(Stored items)
BEGIN

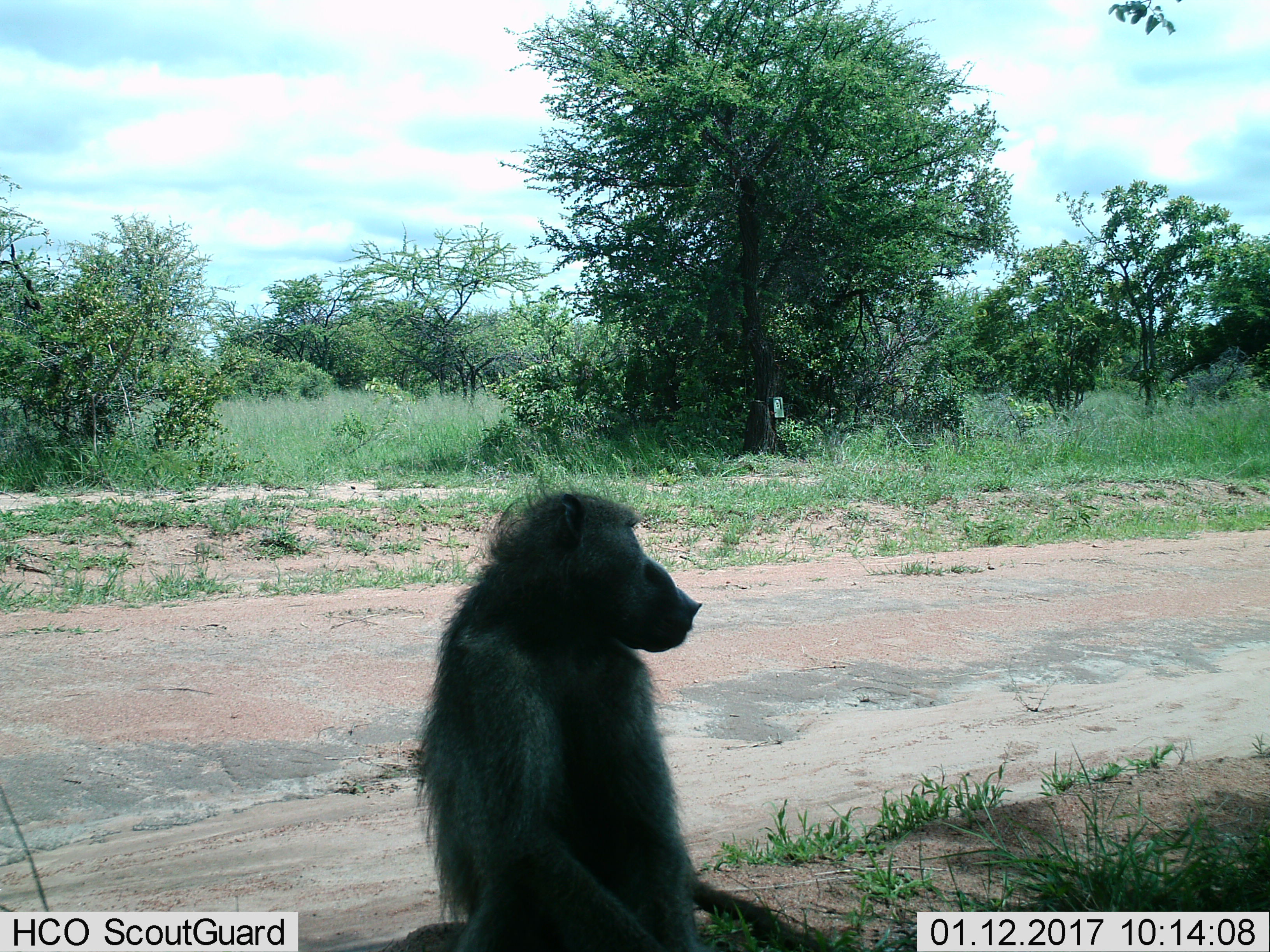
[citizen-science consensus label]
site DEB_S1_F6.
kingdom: Animalia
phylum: Chordata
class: Mammalia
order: Primates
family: Cercopithecidae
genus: Papio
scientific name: Papio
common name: baboon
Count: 1.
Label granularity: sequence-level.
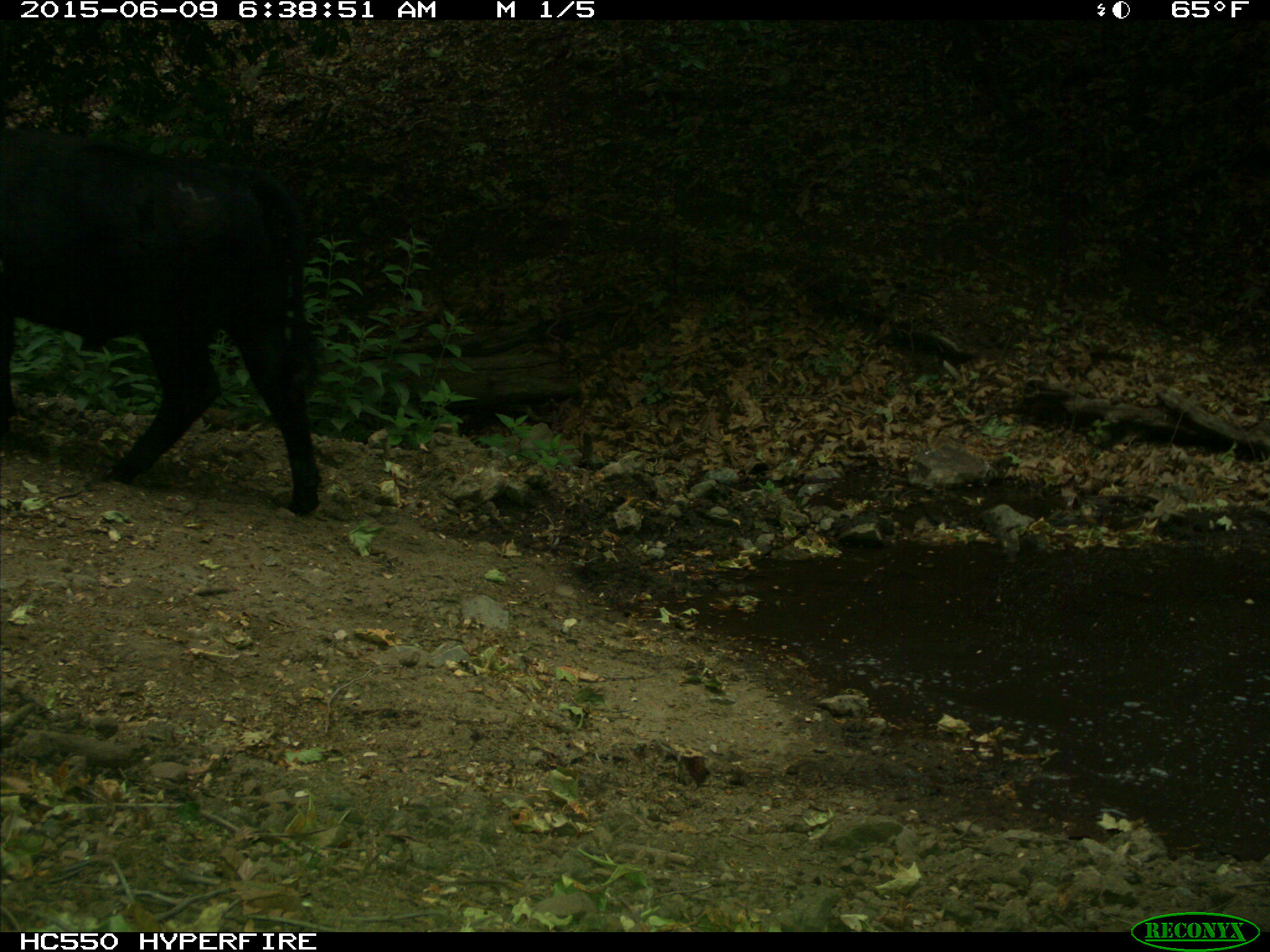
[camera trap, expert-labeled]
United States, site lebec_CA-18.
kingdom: Animalia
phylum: Chordata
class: Mammalia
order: Artiodactyla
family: Bovidae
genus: Bos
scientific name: Bos taurus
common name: domestic cow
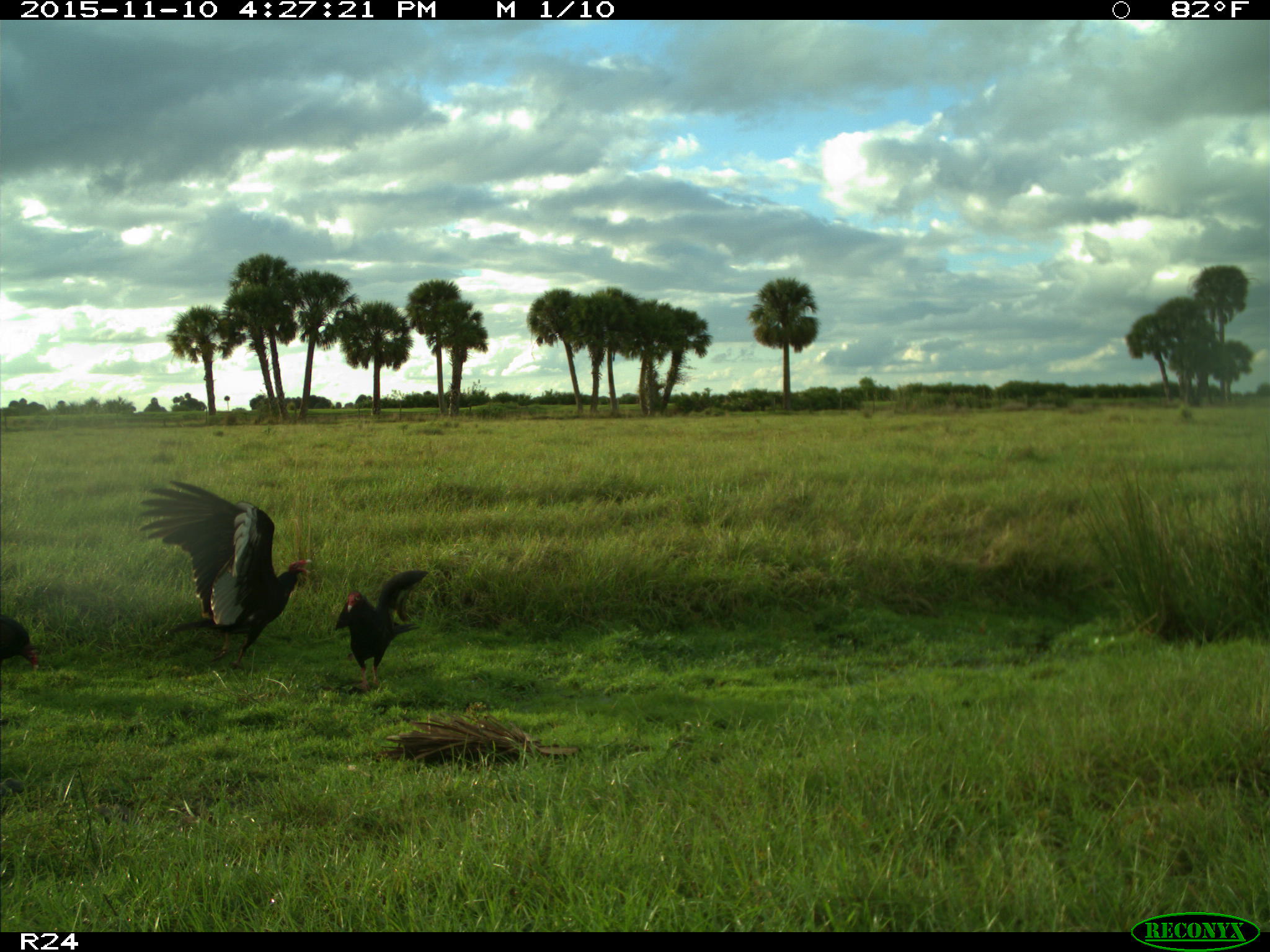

END

Quote verbatim every line starting at the line that contains "site DEB_S1_F6." and ending with the last line of the records; omit all pictures.

Answer for the task:
site DEB_S1_F6.
kingdom: Animalia
phylum: Chordata
class: Mammalia
order: Primates
family: Cercopithecidae
genus: Papio
scientific name: Papio
common name: baboon
Count: 1.
Label granularity: sequence-level.
[camera trap, expert-labeled]
United States, site lebec_CA-18.
kingdom: Animalia
phylum: Chordata
class: Mammalia
order: Artiodactyla
family: Bovidae
genus: Bos
scientific name: Bos taurus
common name: domestic cow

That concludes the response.